In an interview with Politico rencetly, Conway claimed a circle of advisers help “formalize and centralize strategy, coordinate policy, scheduling and public awareness” throughout the government agencies. It's a definition for what the drug czar does.
“I haven’t talked to Kellyanne at all and I’m from the worst state for this,” said Sen. Shelley Moore Capito (R-WV), whose state has the highest overdose death rate in the U.S. “I’m uncertain of her role.”
Sen. Rob Portman (R-OH), who has also been working on the opioid crisis, noted the same problem. His wife, however, was at an event with Conway for the first lady.
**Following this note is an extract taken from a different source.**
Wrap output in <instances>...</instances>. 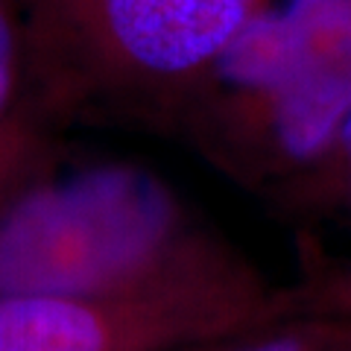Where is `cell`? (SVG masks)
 <instances>
[{"label":"cell","mask_w":351,"mask_h":351,"mask_svg":"<svg viewBox=\"0 0 351 351\" xmlns=\"http://www.w3.org/2000/svg\"><path fill=\"white\" fill-rule=\"evenodd\" d=\"M223 267L188 243L170 184L132 161L38 158L0 202V295L132 299Z\"/></svg>","instance_id":"cell-1"},{"label":"cell","mask_w":351,"mask_h":351,"mask_svg":"<svg viewBox=\"0 0 351 351\" xmlns=\"http://www.w3.org/2000/svg\"><path fill=\"white\" fill-rule=\"evenodd\" d=\"M41 100L156 97L208 80L261 0H29Z\"/></svg>","instance_id":"cell-2"},{"label":"cell","mask_w":351,"mask_h":351,"mask_svg":"<svg viewBox=\"0 0 351 351\" xmlns=\"http://www.w3.org/2000/svg\"><path fill=\"white\" fill-rule=\"evenodd\" d=\"M208 80L246 103L284 161H322L351 112V0L261 6Z\"/></svg>","instance_id":"cell-3"},{"label":"cell","mask_w":351,"mask_h":351,"mask_svg":"<svg viewBox=\"0 0 351 351\" xmlns=\"http://www.w3.org/2000/svg\"><path fill=\"white\" fill-rule=\"evenodd\" d=\"M252 322L255 287L223 267L132 299L0 295V351H184Z\"/></svg>","instance_id":"cell-4"},{"label":"cell","mask_w":351,"mask_h":351,"mask_svg":"<svg viewBox=\"0 0 351 351\" xmlns=\"http://www.w3.org/2000/svg\"><path fill=\"white\" fill-rule=\"evenodd\" d=\"M36 88L29 15L21 0H0V149L38 141L32 126Z\"/></svg>","instance_id":"cell-5"},{"label":"cell","mask_w":351,"mask_h":351,"mask_svg":"<svg viewBox=\"0 0 351 351\" xmlns=\"http://www.w3.org/2000/svg\"><path fill=\"white\" fill-rule=\"evenodd\" d=\"M202 351H351V328L313 319L276 322L272 328L252 322L208 343Z\"/></svg>","instance_id":"cell-6"},{"label":"cell","mask_w":351,"mask_h":351,"mask_svg":"<svg viewBox=\"0 0 351 351\" xmlns=\"http://www.w3.org/2000/svg\"><path fill=\"white\" fill-rule=\"evenodd\" d=\"M36 161H38V141H27V144H15V147L0 149V202H3V196L12 191V184Z\"/></svg>","instance_id":"cell-7"},{"label":"cell","mask_w":351,"mask_h":351,"mask_svg":"<svg viewBox=\"0 0 351 351\" xmlns=\"http://www.w3.org/2000/svg\"><path fill=\"white\" fill-rule=\"evenodd\" d=\"M331 156H337V161H339V170H343V188H346V196L351 202V112L343 120V126H339V135H337V144H334Z\"/></svg>","instance_id":"cell-8"},{"label":"cell","mask_w":351,"mask_h":351,"mask_svg":"<svg viewBox=\"0 0 351 351\" xmlns=\"http://www.w3.org/2000/svg\"><path fill=\"white\" fill-rule=\"evenodd\" d=\"M205 346H196V348H184V351H202Z\"/></svg>","instance_id":"cell-9"}]
</instances>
“If I want technical advice, I’m going to work with Baum,” said Rep. Tom MacArthur (R-NJ), who's co-chairing a bipartisan task force on heroin. “If I want to get a message to the president, Kellyanne is somebody that I know I can talk to.”
“Kellyanne Conway is not an expert in this field,” said Andrew Kessler. His consulting group, Slingshot Solutions, has worked with federal agencies on substance abuse issues. “She may be a political operative and a good political operative. But look. When you appoint a secretary of labor, you want someone with a labor background. When you appoint a secretary of defense, you want someone with a defense background. The opioid epidemic needs leadership that ‘speaks’ the language of drug policy.”
Trump is expected to issue a 95 percent budget cut to the “drug czar” office. He tried to do it last year in the budget but backed off.